Mais le risque est que le Royaume-Uni ne parvienne même pas à trouver un deal au sujet du secteur des services financiers, bien que ceux-ci représentent près de 7% de son PIB et alors que le pays est le premier exportateur net de services financiers au monde. Certes, la déclaration politique commune du Royaume-Uni et de l’UE mentionne que les services financiers devront être régis par une reconnaissance mutuelle ou une "équivalence" entre les réglementations. Il reste que quel que soit l’accord d’équivalence obtenu, il n’offrira pas autant de possibilités que les règles actuelles, qui permettent aux sociétés financières européennes et britanniques d’exercer dans l’ensemble de l’UE grâce au système de passeport. Car l’équivalence ne s’appliquera que pour les secteurs financiers déjà couverts par les “dispositions des pays tiers”. Les activités de prêt, de vente de produits d’assurance ou de paiements ne bénéficient pas de telles dispositions. “Ils ne doivent pas se faire d’illusions à ce sujet”, a d’ailleurs déclaré le négociateur en chef de l’UE, Michel Barnier. “Il n’y aura pas d’équivalence générale, illimitée et permanente pour les services financiers”, a-t-il ajouté.

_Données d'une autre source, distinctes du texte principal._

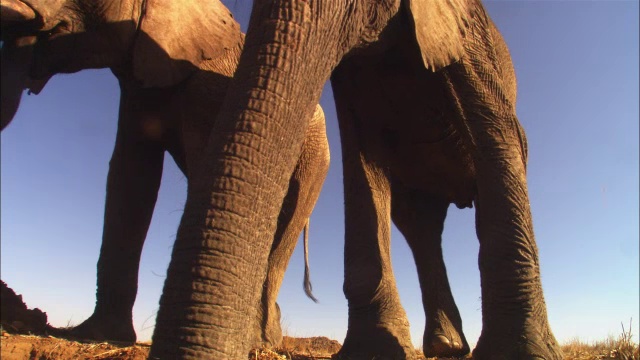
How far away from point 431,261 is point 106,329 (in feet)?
6.00

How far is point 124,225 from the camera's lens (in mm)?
3752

L’évolution de la livre depuis plus d’un mois est en tout cas le reflet des inquiétudes des investisseurs quant à l’éventualité d’une sortie sans accord. La devise britannique a ainsi dégringolé de 4% contre l’euro et s'échangeait ce matin à 1,152 et de 2% contre le dollar, à 1,2767. À court terme, les équipes de Lombard Odier anticipent une livre comprise dans une fourchette comprise entre 1,28 et 1,32 dollar. Tout dépendra cependant de la direction que prend le futur gouverneur de la Banque d'Angleterre, Andrew Bailey, qui prendra ses fonctions le 17 mars prochain. S'il décide de baisser les taux lors de sa première réunion de politique monétaire le 26 mars, afin de soutenir la croissance du pays, la livre pourrait dégringoler davantage.